Copy the stretch of the data from the line containing "In terms of" through the line containing "18344 millimetres", swapping every "camera" for "lens" and leaving everything else unchanged.

- _SUPPLIED MATERIAL_:
'''

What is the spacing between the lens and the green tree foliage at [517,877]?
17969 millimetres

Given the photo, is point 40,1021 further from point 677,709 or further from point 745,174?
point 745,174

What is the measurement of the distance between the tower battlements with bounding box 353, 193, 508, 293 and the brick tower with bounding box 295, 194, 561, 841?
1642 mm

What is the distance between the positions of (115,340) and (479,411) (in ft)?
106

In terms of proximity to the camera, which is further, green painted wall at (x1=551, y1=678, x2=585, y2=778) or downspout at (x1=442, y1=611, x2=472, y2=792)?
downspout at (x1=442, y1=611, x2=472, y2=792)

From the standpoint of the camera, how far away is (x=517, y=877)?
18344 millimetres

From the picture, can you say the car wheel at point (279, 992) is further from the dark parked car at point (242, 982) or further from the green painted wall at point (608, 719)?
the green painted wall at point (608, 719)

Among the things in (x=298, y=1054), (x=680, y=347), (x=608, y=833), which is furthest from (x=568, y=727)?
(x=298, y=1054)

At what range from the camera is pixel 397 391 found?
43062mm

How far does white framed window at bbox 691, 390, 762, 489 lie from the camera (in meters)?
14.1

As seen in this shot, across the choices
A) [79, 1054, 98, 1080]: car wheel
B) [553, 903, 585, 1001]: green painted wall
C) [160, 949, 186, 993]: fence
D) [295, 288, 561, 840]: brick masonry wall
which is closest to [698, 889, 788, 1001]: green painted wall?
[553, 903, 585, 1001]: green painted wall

'''

- _FINAL RESULT_:
In terms of proximity to the lens, which is further, green painted wall at (x1=551, y1=678, x2=585, y2=778) or downspout at (x1=442, y1=611, x2=472, y2=792)?
downspout at (x1=442, y1=611, x2=472, y2=792)

From the standpoint of the lens, how far away is (x=517, y=877)?
18344 millimetres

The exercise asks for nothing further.